From 1 July 2016 to 30 November 2021, through all of these measures the ATO raised more than $24 billion in tax liabilities against large public companies, multinational corporations and privately owned and wealthy groups. This ultimately generated tax collections of some $17.3 billion. In the 2019-20 budget, the government provided additional funding to the task force to expand its activities, and this was expected to raise additional tax liabilities of $4.6 billion over the forward estimates. I think this track record speaks volumes for the work of the coalition government and provides a very sound foundation for the current government to continue building on.

But, in closing, let me speak more to the amendment. We've seen that the government has continued to break its promises in dealing with the cost-of-living crisis. The government knows only one way when they run out of money, and that's to come after yours. Changes to these multinational tax arrangements in this bill do not change that, whether it is franking credits or superannuation, you can't trust the government on tax. The Prime Minister and the Treasurer went to the election promising Australians that they wouldn't touch franking credits, yet in a year they've added two tax grabs on Australian shareholders.

Changes to these multinational tax arrangements in this bill do not change the fact that they've broken their promises in other areas of tax. I spoke earlier this week on the issue of productivity. We've seen a 4.6 per cent fall in productivity in this country under those opposite's leadership. Yet we see nothing from them about how they're going to turn that around and improve the productive opportunities in this country. Through their broken promises on tax or the collapsing productivity under this government, we are still seeing CPI at six per cent, and core inflation a little bit under that at 4.9, amongst the highest in the world.

The CPI data tells us what we know Australians are feeling each and every day: prices are not coming down. There's the broken promise on reducing your electricity bills by $275. I know from talking to many people in my electorate that their electricity bills are only going on way, and that's up. They're not going down, and there's no sign of that happening anytime soon. Whether it's grocery prices, whether it's petrol prices, whether it's a range of other costs across the economy, particularly mortgages for many people in my electorate, prices have only gone up. This government promised at the last election that the cost of mortgages would go down, the cost of electricity would go down and the cost of living would go down. Well, it has only gone one way since the election, and that is up. They have no answers.

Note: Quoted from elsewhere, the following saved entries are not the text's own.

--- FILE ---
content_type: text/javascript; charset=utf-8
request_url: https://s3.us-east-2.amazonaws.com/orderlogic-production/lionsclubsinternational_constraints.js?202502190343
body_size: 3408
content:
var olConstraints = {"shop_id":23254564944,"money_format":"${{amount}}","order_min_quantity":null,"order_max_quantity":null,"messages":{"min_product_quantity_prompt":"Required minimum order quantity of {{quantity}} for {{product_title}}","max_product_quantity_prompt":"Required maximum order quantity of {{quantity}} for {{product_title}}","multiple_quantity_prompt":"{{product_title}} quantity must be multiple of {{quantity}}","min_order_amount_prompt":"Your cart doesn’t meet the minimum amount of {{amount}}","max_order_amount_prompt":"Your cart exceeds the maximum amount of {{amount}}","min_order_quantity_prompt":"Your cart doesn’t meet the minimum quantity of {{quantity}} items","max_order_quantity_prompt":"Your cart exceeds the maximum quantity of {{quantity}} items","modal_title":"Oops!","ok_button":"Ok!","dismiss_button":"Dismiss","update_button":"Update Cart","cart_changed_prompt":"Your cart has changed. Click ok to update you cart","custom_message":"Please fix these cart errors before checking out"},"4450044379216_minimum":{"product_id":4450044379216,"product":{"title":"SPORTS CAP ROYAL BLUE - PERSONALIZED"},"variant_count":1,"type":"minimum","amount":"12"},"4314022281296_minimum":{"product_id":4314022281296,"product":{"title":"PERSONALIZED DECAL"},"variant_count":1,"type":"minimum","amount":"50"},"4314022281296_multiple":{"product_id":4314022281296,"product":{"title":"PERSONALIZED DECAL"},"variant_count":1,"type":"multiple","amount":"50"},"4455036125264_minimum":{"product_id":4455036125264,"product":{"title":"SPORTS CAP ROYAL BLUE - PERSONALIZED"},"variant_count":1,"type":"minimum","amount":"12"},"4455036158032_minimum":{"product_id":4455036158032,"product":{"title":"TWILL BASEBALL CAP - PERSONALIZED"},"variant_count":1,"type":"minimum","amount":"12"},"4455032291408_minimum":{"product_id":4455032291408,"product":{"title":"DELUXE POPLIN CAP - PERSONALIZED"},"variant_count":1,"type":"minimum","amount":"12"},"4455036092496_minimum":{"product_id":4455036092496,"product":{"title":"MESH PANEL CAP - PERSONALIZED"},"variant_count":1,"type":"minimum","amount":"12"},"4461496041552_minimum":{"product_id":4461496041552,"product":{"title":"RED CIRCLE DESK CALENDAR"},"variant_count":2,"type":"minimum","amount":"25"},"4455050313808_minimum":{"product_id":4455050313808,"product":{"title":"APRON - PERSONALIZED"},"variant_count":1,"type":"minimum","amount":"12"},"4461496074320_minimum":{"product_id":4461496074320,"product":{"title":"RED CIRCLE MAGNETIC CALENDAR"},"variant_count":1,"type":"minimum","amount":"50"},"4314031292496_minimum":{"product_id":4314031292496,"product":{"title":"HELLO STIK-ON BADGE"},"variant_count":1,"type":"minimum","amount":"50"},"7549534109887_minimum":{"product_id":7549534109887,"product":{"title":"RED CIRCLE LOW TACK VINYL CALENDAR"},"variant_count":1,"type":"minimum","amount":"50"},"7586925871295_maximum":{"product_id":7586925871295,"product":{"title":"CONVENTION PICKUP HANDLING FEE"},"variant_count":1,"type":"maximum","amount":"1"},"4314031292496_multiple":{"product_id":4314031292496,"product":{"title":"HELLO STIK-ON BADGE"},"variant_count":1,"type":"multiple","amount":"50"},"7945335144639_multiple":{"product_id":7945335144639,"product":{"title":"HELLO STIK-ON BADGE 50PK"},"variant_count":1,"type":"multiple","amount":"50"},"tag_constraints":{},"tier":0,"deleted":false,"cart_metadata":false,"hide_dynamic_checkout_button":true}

This is a good piece of legislation in terms of ensuring multinational companies pay their fair share of tax, but it does not gloss over and does not hide the failure of this government to deliver on their other promises. There is no sign of that happening whatsoever. So I commend this bill to the House. As I said in my opening remarks, we will not be opposing this bill. But, once again, I just want to make the point that all we have seen from this government is higher cost of living, higher taxes and no sign of anything different from them whatsoever.